§ DOCUMENT
The N in FAANG - Netflix Inc (NASDAQ:NFLX) 0.27% - #92 heaviest stock in the index

The stock in the FAANG gang having the worst year is Netflix. The streaming giant fell from grace, tumbling more than 69% year-to-date, following the announcement in its recent earnings report it failed to add new subscribers for the first time in more than 10 years.

In an effort to drum up new growth, Netflix purchased three gaming studios in 2021 and added 20 games to its platform. The company also looks to increase revenue by launching a lower-priced subscription tier with ads.

The G in FAANG - Alphabet Inc Class A (NASDAQ:GOOGL) 2.02% - #4 heaviest stock in the index

Down 25.42% from its highs of Feb. 2, Alphabet, the parent company of Google, reported slower revenue growth in the first quarter of 2022, just 23% over the period a year prior, down from the reported 34% growth in the first quarter of 2020.

§ DIRECTION 1
Answer these questions using the FAANG stocks text:
(a) By how much had Netflix stock fallen year-to-date?
(b) How many games did Netflix add to its platform in 2021?
(c) By what percentage did Alphabet's revenue grow in the first quarter of 2022 compared with the same period a year earlier?
§ DIRECTION 2
Pick up the text on the FAANG stocks after its last sentence and continue it.

[Items from a data source]

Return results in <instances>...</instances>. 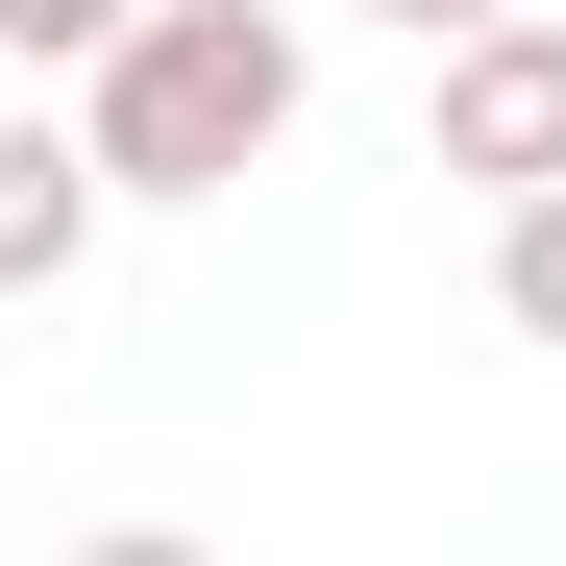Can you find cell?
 Here are the masks:
<instances>
[{
  "instance_id": "1",
  "label": "cell",
  "mask_w": 566,
  "mask_h": 566,
  "mask_svg": "<svg viewBox=\"0 0 566 566\" xmlns=\"http://www.w3.org/2000/svg\"><path fill=\"white\" fill-rule=\"evenodd\" d=\"M296 99H321V50L271 25V0H148V25L74 74V124H99L124 198H247V172L296 148Z\"/></svg>"
},
{
  "instance_id": "2",
  "label": "cell",
  "mask_w": 566,
  "mask_h": 566,
  "mask_svg": "<svg viewBox=\"0 0 566 566\" xmlns=\"http://www.w3.org/2000/svg\"><path fill=\"white\" fill-rule=\"evenodd\" d=\"M419 148L468 172V198H542V172H566V25H542V0L443 25V99H419Z\"/></svg>"
},
{
  "instance_id": "3",
  "label": "cell",
  "mask_w": 566,
  "mask_h": 566,
  "mask_svg": "<svg viewBox=\"0 0 566 566\" xmlns=\"http://www.w3.org/2000/svg\"><path fill=\"white\" fill-rule=\"evenodd\" d=\"M124 222V172L99 124H50V99H0V296H74V247Z\"/></svg>"
},
{
  "instance_id": "4",
  "label": "cell",
  "mask_w": 566,
  "mask_h": 566,
  "mask_svg": "<svg viewBox=\"0 0 566 566\" xmlns=\"http://www.w3.org/2000/svg\"><path fill=\"white\" fill-rule=\"evenodd\" d=\"M493 321L566 345V172H542V198H493Z\"/></svg>"
},
{
  "instance_id": "5",
  "label": "cell",
  "mask_w": 566,
  "mask_h": 566,
  "mask_svg": "<svg viewBox=\"0 0 566 566\" xmlns=\"http://www.w3.org/2000/svg\"><path fill=\"white\" fill-rule=\"evenodd\" d=\"M124 25H148V0H0V74H99Z\"/></svg>"
},
{
  "instance_id": "6",
  "label": "cell",
  "mask_w": 566,
  "mask_h": 566,
  "mask_svg": "<svg viewBox=\"0 0 566 566\" xmlns=\"http://www.w3.org/2000/svg\"><path fill=\"white\" fill-rule=\"evenodd\" d=\"M369 25H419V50H443V25H493V0H369Z\"/></svg>"
}]
</instances>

§ TASK OUTPUT 1
(a) More than 69%
(b) 20
(c) 23%

§ TASK OUTPUT 2
Alphabet's board of directors authorized a $70 billion stock buyback, up from the $50 billion authorized last year.

The slowdown in growth is a recurring element in tech equities in 2022; nevertheless, investors should note that this is part of a cycle that began with exceptionally high valuations of tech businesses in 2011 and 2012.

While we can't call it a tech bubble, some trends are clear: these equities are particularly vulnerable to rising interest rates via the discounted cash flow (DCF) method, which includes interest rates in the discounting process — sell-side analysts employ DCF models to value equities.